Abstrakter Tanz mit konkreter Aussage

Rubato zeigt in „Act“ Weg und Leid auch politischen Handelns

Rubato ist leise und sensibel wie eh, dennoch eindringlich, mahnend und am Puls der Zeit, findet Volkmar Draeger.

Berlin, 22/10/2013

Leer und nüchtern ist der Raum, den Jutta Hell diesmal für die neue Produktion die Tanzkompanie Rubato eingerichtet hat. Zu beiden Seiten flankieren glänzende Metallgeländer die Szene im EDEN*****, hinten begrenzt eine Sperrholzwand die Spielfläche. Einzeln betreten die Akteure Dieter Baumann, Carlos Osatinsky und Fernando Nicolás Pelliccioli jene Welt, und doch sind sie nicht frei. Denn Marschtritt bindet sie unverzüglich in eins, als seien sie Teil einer militärischen Maschinerie. Jeder zieht indes planetenhaft seine Bahn, ihre Wege kreuzen, verschlingen sich, jeder weicht jedem aus, obwohl irgendetwas sie aneinander bindet. Als sie sich beim Gehen an den Händen fassen, scheint sich ein gemeinsames Wollen zu artikulieren. Mehr noch an der Wand als dem vorläufigen Endpunkt: Aus Stampfern auf den Boden und Schlägen an das Holz entwickelt sich rasch ein klammernder Rhythmus. Er klingt wie bei den berühmten japanischen Trommel-Virtuosen.

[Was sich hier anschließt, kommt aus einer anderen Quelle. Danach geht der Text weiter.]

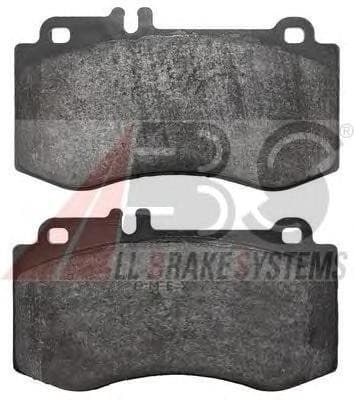 OEM Brake Pads/ABS 37778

Doch nicht um ein bloß abstraktes Einswerden geht es der Gruppe in „Act“, sondern vielmehr um das, was die Menschen in Einheit erreichen können. An die Macht der Straße denkt Rubato dabei, die etliche Diktatoren weggefegt und vielen der aufständischen Regionen trotzdem noch immer nicht Frieden gebracht hat. Der Körper als politischer Motor, mindestens als Motor politischer Veränderungen. Sieghaft reißen die drei Männer ihre Arme hoch, trippeln so an die Rampe. Doch schon bald gebiert die Einheit des Feierns Rivalität: Man behindert einander, tritt in einen Wettkampf, den jeder für sich zu entscheiden glaubt. Nur nicht schlapp werden, ertüchtigt bleiben.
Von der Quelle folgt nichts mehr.